++++ SUPPLIED TEXT
# Bourdain's Blog on Celeb Chefs



## harpua (May 4, 2005)

I didn't realize this was Bourdain's commentary until I read all of it. My fav is the one about Sandra Lee. Very funny.


----------



## botanique (Mar 23, 2005)

Stop, stop, stop... please! :bounce: I can't breathe! :lol::lol::lol::lol::lol::lol:

I don't feel bad about my review anymore....


----------



## shel (Dec 20, 2006)

Hi Harpua ....

Thanks for posting that link.








*Shel*


----------



## headless chicken (Apr 28, 2003)

Ditto on that gif. I now see why hes no longer on Food Network and went over to Discovery Travel.


----------



## ramon (Oct 17, 2007)

I like Bourdain, I watch his show all the time on the Travel Channel.


----------



## harpua (May 4, 2005)

It's funny because I rented a few of his episodes, and then I started reading one of his books and the dialogue was almost exactly the same. For example, when he is in Vegas, jumping with Elvis, his commentary is exactly the same in the book.

I mean, it's not bad or anything; who can blame him? He has to write and do a show. It was annoying, though.


----------



## rat (Mar 2, 2006)

I can't believe no one blasted Kat Kora, I keep forgetting the restaurants she ran to become such a famous chef....


----------
++++++++
++++ PROVIDED MATERIAL
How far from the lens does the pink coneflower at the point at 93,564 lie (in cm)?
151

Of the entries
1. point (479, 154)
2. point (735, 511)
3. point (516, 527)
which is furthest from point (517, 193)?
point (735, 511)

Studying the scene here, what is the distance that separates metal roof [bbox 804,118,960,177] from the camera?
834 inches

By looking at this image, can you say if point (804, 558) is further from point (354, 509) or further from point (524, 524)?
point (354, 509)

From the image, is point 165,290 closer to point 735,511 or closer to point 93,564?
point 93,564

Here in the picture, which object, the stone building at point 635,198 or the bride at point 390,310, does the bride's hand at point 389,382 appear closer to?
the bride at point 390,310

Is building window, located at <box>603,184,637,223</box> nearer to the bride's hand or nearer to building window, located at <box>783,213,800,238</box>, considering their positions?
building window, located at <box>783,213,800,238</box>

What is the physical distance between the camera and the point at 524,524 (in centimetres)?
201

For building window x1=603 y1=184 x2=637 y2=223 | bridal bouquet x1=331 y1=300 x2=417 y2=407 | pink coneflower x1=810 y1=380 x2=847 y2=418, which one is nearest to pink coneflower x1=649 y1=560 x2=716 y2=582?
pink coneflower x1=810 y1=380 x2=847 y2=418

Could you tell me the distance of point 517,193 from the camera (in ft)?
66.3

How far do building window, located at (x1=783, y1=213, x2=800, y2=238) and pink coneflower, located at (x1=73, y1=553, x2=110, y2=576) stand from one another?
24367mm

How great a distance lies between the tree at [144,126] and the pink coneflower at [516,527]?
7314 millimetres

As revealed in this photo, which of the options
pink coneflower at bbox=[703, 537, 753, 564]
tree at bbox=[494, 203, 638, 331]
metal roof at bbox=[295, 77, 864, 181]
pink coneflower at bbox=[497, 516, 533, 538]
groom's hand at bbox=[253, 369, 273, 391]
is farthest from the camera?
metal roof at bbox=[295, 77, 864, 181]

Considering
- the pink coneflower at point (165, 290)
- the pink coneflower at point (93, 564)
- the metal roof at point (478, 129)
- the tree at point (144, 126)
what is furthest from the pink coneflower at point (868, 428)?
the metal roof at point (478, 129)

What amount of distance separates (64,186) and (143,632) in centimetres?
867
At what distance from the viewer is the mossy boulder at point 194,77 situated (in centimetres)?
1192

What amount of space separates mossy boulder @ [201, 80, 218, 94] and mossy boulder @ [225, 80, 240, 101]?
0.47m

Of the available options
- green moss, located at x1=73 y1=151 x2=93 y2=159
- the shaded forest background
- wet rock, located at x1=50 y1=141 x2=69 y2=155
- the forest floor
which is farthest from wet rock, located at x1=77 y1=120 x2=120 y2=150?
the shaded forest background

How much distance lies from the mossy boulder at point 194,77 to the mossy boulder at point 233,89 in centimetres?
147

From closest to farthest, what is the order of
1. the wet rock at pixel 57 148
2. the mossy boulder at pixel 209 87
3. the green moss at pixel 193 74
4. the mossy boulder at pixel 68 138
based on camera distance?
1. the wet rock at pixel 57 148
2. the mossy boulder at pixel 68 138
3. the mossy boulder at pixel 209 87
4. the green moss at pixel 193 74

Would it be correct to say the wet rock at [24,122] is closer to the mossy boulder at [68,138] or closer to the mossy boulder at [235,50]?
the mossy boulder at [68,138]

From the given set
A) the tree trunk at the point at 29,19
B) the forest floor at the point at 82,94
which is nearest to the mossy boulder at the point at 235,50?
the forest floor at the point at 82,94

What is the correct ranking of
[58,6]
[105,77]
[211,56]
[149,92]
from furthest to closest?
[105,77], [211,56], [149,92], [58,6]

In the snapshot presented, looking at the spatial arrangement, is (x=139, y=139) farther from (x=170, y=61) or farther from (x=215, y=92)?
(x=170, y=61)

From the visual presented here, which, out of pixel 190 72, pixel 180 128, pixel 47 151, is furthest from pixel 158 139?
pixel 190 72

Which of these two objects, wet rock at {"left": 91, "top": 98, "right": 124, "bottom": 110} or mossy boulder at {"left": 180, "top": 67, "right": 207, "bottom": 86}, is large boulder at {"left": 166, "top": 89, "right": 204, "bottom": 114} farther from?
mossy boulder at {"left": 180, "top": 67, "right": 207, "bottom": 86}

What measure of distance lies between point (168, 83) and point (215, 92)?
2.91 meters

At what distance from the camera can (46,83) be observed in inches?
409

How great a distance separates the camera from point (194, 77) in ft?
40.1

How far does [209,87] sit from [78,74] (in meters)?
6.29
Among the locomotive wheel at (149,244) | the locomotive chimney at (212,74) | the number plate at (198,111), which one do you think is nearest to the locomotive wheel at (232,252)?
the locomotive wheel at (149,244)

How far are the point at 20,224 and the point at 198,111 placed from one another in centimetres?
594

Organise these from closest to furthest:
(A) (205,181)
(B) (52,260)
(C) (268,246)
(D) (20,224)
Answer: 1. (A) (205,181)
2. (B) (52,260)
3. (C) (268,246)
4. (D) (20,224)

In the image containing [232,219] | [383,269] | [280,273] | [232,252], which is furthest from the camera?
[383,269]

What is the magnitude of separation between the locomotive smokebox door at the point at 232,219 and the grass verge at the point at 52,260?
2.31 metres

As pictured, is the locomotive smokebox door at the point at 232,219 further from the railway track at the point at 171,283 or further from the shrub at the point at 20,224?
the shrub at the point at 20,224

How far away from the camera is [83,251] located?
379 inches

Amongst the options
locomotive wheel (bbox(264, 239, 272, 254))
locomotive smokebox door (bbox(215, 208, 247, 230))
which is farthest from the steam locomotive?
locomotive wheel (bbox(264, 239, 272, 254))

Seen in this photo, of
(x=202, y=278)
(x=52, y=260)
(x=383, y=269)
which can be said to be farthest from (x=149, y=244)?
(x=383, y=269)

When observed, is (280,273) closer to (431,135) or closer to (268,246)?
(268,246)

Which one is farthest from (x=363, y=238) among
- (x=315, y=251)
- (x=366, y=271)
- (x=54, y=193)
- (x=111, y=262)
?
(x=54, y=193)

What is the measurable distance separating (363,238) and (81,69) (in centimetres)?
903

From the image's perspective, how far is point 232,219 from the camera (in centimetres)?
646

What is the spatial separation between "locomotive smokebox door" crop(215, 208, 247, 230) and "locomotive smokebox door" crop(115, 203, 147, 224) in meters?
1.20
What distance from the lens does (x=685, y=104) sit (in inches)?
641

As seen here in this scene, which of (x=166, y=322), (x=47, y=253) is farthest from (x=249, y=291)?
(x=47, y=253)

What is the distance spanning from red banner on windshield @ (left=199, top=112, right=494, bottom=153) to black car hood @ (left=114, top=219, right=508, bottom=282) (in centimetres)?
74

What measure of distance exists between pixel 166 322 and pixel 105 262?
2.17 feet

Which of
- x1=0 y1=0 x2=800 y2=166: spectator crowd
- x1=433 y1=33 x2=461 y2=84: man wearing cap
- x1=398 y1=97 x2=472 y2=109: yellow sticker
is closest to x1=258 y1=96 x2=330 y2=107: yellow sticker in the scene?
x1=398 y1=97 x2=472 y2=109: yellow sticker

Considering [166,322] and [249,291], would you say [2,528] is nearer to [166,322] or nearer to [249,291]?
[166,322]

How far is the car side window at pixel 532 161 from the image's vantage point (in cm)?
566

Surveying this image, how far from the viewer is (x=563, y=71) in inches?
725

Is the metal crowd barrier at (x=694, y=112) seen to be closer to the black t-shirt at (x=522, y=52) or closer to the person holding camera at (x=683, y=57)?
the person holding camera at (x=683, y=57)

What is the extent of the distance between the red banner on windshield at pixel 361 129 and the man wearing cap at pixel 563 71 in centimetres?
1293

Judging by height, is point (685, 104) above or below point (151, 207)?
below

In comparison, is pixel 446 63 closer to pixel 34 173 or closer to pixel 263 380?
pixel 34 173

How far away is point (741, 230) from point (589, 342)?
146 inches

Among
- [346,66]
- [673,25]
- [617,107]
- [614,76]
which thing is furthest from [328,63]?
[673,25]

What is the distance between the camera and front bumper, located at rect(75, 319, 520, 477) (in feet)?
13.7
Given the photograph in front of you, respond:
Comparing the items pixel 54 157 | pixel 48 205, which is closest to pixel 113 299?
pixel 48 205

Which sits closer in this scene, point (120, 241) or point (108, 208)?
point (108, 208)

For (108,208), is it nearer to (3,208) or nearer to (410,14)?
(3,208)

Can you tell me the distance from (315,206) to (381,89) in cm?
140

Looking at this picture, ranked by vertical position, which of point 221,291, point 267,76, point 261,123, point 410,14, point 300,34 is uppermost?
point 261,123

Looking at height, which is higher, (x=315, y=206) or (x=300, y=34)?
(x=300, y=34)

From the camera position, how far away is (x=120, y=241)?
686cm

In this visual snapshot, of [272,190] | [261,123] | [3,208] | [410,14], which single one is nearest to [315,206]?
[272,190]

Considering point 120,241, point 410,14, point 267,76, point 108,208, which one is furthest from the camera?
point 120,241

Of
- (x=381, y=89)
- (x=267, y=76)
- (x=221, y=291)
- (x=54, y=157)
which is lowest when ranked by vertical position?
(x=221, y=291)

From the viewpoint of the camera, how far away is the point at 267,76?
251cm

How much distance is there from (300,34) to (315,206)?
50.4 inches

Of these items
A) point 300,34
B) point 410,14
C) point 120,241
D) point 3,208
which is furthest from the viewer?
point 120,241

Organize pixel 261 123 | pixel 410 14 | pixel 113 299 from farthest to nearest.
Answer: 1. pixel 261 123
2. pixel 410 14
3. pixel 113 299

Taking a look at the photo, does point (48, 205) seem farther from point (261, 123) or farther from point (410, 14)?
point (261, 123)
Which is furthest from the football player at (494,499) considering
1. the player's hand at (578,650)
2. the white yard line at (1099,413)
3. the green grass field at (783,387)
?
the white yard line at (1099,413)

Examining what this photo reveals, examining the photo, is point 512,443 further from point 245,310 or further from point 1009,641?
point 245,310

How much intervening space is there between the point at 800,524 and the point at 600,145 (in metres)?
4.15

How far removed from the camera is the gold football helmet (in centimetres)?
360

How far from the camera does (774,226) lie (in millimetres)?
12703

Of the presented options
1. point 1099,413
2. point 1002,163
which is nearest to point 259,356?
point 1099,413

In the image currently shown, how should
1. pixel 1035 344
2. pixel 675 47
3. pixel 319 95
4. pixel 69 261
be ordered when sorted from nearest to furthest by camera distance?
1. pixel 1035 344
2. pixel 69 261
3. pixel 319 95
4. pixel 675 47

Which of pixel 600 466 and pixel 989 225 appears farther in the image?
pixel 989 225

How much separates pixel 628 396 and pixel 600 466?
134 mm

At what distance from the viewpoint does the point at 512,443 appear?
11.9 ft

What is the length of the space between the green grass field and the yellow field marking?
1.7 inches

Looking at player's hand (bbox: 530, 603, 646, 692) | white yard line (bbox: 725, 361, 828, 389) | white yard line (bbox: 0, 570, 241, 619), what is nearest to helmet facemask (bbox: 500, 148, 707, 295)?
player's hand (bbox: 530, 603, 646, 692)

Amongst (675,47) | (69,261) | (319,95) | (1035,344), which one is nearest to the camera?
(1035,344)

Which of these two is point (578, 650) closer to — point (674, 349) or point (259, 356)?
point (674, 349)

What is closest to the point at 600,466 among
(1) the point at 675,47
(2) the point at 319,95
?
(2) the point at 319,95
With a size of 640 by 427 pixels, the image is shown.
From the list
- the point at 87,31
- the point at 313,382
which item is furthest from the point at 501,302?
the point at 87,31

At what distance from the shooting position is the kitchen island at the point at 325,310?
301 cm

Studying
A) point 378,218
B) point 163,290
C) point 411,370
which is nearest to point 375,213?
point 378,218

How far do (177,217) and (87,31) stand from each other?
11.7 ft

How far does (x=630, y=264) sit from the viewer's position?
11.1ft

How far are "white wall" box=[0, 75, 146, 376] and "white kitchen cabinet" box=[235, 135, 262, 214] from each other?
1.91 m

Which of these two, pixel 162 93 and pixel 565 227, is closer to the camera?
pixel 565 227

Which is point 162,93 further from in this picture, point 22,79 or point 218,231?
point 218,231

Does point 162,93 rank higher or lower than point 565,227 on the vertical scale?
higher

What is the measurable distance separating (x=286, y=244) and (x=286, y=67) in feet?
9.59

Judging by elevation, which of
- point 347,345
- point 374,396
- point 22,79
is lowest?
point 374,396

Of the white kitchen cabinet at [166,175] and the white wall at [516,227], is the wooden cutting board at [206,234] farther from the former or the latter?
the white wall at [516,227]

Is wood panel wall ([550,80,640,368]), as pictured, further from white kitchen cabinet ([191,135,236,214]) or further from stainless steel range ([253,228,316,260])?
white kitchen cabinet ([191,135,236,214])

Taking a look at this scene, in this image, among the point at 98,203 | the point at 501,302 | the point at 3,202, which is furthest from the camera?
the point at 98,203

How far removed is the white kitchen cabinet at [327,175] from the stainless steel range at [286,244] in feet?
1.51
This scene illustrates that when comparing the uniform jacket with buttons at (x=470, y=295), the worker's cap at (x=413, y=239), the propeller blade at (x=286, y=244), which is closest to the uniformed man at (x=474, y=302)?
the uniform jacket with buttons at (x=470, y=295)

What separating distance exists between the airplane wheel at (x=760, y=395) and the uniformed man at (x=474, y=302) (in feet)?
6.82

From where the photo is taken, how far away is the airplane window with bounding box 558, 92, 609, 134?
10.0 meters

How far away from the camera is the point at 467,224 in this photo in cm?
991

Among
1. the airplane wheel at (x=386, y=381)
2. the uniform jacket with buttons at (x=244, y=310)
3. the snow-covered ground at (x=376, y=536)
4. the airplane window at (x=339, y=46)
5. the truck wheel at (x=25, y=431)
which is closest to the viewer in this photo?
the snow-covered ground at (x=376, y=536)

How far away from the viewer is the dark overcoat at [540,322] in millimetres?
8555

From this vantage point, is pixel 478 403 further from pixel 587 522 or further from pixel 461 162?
++++++++
Using the forum thread on Bourdain's blog, decide whether each statement agrees with it, answering yes or no and quoting the deciding words: (a) ramon watches Bourdain's show on the Travel Channel; (b) harpua's favorite commentary is the one about Sandra Lee; (c) harpua found the dialogue in Bourdain's book different from his episodes.

### ANSWER TO THE EXERCISE
(a) Yes: "I watch his show all the time on the Travel Channel."
(b) Yes: "My fav is the one about Sandra Lee."
(c) No: "the dialogue was almost exactly the same."